The EU AI Office stands out as both an AI safety institute, through its AI Safety Unit, and a regulatory body with broad enforcement powers under the AI Act across EU member states. The AI Safety Unit fulfills the typical functions of a safety institute, conducting evaluations and representing the office internationally in meetings with its counterparts. It is not clear whether the AI Safety Unit will have the necessary resources, both in terms of personnel and funding, to perform similar model testing as its UK and US counterparts.

Republic of Korea’s AI Safety Institute

Established: November 2024, to ensure the safe use of artificial intelligence technology.

Key initiatives:
– Preemptively addresses risks like misuse, technical limitations, and loss of control to enhance AI reliability.

– Provides guidance to reduce AI side effects, such as deepfakes, and supports companies in navigating global regulations and certifications.

– Participates in international efforts to establish AI safety norms and align with global frameworks.

– Partners with 24 domestic organisations to strengthen AI safety research and create a secure R&D environment.

– Collaborates with companies like Naver, LG, and SK Telecom to promote ethical AI practices and manage potential risks.

As of this writing, insufficient publicly available information exists to evaluate the work of the Institute, which was only recently established.

Conclusion

The AI safety institutes are beginning their journey, having only established their first basis for collaboration. While early testing efforts offer a glimpse of their potential, it remains to be seen whether these actions alone can effectively curb deploying AI models that pose significant risks.
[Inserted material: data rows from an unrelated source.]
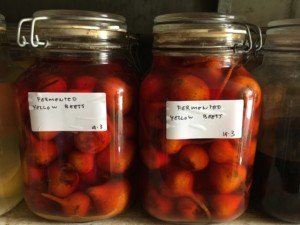 Faviken fermented beats. Photo: AnnVixen TellusThinkTank.com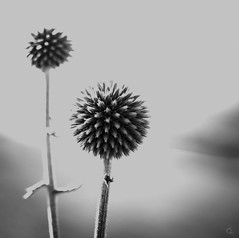 BW mirage in the desert (Ichi De) Tags: bw blackandwhite nature manualfocus monochrome desert mirage meyeroptik görlitz trioplan 50mm f29 ball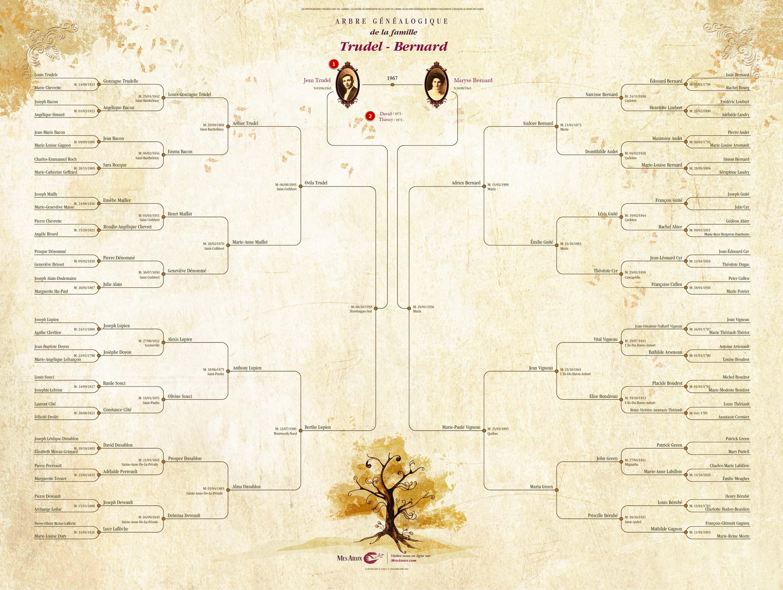 Agrandissement De L Arbre Genealogique 2 En 1 Moderne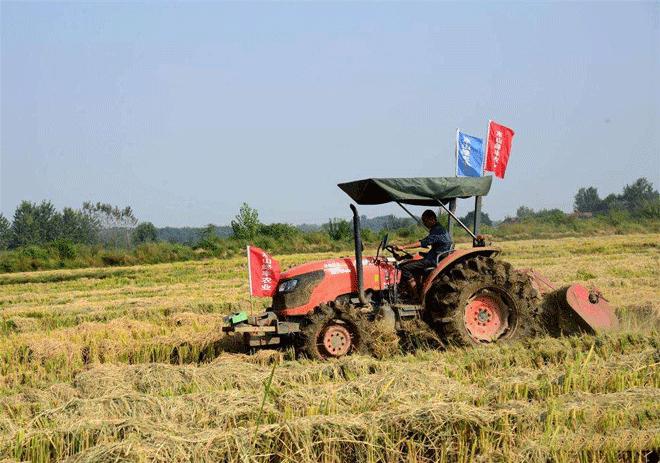 深耕三农肥沃土 绿丰农机显作为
Diverging priorities, including national security concerns, data-sharing policies, and the further weakening of multilateral systems, could undermine their collective effectiveness.

Notably, nations such as India, Brazil, and China have yet to establish AI safety institutes. The governance models these countries propose may differ from existing approaches, setting the stage for a competition between differing visions of global AI safety.
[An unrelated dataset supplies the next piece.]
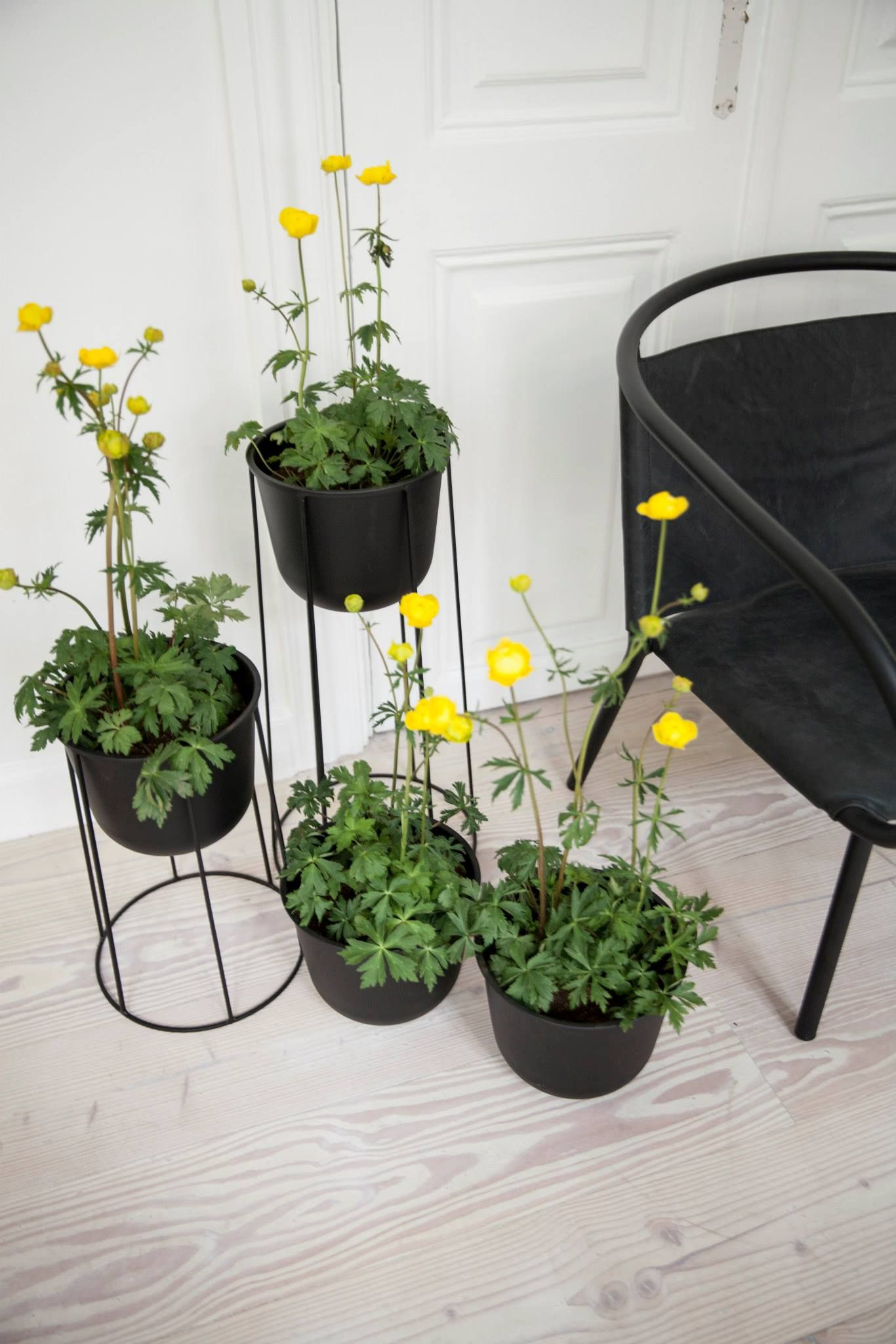 Wire Pot by Norm Architects for Menu plant life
Building trust between the institutes and the AI industry will be critical for meaningful collaboration. This trust could be cultivated through transparent engagement and mutual accountability. Equally, civil society must play an active role in this ecosystem, acting as a watchdog to ensure accountability and safeguard the broader public interest.

Finally, the evolving geopolitical landscape will profoundly impact the trajectory of these initiatives. The success of the AI safety institutes will depend on their ability to adapt to technical and policy challenges and how effectively they navigate and influence the complex global dynamics shaping AI governance.